Heavy Overlap Between Squares
Many geometric problems require computing unions of overlapping regions. Here, overlaps are counted multiple times. Treating the squares as a union would produce incorrect results. The implementation processes each square independently and simply sums their contributions, exactly matching the problem definition.

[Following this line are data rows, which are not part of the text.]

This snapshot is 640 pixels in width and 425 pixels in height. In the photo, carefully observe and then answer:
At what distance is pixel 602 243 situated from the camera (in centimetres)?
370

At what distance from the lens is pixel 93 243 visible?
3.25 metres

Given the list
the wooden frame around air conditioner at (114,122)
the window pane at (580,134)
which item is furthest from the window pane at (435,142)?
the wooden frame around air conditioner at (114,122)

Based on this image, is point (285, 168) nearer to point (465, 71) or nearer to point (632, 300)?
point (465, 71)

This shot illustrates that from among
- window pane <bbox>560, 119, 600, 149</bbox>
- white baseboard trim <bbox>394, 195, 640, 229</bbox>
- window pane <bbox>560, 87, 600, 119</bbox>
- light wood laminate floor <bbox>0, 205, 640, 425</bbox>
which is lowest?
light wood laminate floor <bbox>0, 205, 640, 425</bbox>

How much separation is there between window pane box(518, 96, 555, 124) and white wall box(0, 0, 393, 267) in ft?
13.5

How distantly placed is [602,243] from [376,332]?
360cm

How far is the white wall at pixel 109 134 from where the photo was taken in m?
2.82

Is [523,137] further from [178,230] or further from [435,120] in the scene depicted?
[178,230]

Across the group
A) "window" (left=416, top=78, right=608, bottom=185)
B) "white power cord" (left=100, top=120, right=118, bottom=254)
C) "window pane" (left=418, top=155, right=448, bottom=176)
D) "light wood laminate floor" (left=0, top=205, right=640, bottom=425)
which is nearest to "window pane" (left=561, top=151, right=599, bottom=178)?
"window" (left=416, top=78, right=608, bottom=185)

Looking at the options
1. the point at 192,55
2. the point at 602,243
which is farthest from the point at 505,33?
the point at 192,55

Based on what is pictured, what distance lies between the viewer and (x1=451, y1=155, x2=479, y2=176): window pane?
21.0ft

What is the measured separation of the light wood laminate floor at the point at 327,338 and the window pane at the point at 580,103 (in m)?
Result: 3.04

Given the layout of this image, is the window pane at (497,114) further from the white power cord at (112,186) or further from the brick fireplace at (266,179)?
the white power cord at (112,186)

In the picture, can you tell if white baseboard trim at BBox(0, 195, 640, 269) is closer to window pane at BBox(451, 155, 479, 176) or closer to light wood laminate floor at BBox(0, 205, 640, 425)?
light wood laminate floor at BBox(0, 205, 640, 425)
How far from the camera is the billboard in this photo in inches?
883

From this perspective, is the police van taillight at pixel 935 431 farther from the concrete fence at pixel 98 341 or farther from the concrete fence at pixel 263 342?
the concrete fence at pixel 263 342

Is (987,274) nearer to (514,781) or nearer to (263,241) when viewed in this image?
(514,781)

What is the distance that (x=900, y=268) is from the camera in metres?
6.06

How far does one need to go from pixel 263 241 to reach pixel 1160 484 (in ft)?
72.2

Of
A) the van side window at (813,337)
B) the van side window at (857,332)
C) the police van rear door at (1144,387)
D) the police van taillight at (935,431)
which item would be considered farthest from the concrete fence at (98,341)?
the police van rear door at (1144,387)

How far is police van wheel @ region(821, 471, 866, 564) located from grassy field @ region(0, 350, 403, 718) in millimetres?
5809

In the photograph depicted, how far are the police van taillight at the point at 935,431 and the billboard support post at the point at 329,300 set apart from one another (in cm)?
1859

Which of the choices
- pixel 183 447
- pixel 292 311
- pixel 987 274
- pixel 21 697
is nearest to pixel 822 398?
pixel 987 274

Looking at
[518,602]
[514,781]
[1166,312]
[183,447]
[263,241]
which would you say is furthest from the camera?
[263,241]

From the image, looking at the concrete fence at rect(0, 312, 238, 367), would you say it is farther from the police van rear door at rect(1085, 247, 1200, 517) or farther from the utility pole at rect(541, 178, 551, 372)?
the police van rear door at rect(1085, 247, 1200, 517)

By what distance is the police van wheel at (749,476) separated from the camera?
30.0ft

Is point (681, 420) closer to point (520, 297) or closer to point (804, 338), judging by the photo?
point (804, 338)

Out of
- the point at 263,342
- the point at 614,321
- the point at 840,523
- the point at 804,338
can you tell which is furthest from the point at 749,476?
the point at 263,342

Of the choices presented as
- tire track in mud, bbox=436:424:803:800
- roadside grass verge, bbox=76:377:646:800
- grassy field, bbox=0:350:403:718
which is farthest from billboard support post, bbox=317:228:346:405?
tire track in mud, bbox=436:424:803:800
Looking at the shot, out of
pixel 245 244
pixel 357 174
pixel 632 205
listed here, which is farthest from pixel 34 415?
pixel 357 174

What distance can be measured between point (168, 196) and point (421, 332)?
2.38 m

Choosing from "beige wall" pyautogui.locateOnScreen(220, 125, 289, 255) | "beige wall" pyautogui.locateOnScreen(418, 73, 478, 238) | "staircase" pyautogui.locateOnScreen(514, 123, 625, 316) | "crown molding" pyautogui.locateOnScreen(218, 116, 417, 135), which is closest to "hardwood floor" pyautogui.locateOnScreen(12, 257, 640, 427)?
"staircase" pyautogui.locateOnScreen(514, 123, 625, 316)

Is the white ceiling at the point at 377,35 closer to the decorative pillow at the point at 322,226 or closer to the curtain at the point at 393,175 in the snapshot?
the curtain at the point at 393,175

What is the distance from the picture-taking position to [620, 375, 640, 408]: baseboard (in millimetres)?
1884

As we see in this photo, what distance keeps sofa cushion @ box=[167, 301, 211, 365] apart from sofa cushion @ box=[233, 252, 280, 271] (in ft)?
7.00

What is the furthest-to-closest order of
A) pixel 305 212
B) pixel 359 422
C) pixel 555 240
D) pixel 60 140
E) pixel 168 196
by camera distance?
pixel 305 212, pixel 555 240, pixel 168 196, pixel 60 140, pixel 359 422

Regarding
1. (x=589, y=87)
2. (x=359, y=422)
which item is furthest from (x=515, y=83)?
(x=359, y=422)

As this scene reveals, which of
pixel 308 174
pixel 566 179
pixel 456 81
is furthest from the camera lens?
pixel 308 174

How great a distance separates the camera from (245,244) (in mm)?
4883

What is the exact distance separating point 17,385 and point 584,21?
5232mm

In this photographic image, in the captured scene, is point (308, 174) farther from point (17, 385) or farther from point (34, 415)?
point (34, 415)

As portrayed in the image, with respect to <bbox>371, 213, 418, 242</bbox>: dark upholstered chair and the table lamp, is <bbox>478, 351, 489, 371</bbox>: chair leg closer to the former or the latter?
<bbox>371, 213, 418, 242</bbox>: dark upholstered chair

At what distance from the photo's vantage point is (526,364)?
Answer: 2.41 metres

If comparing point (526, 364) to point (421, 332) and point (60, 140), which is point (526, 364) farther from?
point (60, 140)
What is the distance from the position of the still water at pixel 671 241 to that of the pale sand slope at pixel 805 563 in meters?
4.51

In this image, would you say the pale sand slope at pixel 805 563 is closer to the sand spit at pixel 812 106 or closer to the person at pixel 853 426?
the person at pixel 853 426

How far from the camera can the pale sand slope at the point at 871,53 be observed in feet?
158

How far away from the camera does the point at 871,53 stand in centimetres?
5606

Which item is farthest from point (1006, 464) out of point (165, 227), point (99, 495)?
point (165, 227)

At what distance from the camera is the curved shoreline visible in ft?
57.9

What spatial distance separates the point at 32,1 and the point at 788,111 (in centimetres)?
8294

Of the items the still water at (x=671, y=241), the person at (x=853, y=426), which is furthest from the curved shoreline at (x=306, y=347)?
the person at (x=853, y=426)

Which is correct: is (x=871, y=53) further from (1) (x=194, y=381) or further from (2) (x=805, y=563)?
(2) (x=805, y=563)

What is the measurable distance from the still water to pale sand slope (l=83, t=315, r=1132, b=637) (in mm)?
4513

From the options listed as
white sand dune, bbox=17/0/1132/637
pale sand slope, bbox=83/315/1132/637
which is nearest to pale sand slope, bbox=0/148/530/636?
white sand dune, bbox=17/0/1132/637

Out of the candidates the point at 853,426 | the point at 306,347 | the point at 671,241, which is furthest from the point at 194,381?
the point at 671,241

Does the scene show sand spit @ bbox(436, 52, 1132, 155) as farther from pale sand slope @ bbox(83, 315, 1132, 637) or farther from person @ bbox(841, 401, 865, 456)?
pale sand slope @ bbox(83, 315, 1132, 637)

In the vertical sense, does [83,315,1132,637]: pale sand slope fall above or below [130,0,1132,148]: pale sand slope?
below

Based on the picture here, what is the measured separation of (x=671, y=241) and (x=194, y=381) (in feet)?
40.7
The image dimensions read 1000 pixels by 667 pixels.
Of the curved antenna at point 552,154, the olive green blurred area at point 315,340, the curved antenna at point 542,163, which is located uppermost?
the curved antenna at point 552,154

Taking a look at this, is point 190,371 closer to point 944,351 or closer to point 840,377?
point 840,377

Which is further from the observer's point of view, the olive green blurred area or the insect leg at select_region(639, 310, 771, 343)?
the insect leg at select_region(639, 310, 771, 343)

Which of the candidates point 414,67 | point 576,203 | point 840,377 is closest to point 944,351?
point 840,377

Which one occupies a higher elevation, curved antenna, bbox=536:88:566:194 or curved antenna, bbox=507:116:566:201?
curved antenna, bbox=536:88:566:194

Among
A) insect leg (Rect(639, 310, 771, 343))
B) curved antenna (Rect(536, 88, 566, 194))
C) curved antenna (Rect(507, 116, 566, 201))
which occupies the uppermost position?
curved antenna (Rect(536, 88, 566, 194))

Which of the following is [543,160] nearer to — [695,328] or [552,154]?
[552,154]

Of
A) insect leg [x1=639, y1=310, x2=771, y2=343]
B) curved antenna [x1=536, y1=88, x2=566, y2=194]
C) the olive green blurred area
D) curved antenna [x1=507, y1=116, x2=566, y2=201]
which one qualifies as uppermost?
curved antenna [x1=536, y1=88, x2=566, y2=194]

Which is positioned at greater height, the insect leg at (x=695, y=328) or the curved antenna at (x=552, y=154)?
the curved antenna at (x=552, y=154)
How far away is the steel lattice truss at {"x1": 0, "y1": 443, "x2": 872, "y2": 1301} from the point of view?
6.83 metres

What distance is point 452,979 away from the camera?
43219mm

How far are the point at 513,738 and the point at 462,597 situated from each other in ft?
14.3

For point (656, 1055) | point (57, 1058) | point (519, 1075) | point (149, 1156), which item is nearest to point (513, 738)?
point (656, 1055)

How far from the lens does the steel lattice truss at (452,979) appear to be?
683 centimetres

Very Large Coordinates and Areas
Coordinates and side lengths can be as large as 10^9, while the total area may reach 10^12. Using 32-bit integers would overflow. The Python solution naturally handles large integers, while the Go solution uses int64 for all area computations before converting to float64 for binary search calculations.
Heights Outside a Square's Vertical Range
When the line lies completely below or above a square, only zero or full area should be counted. Off-by-one style mistakes in these conditions can distort the monotonic function used by binary search. The implementation explicitly handles the three cases separately: completely below, completely above, and partially intersecting. This guarantees correct area computation for every square.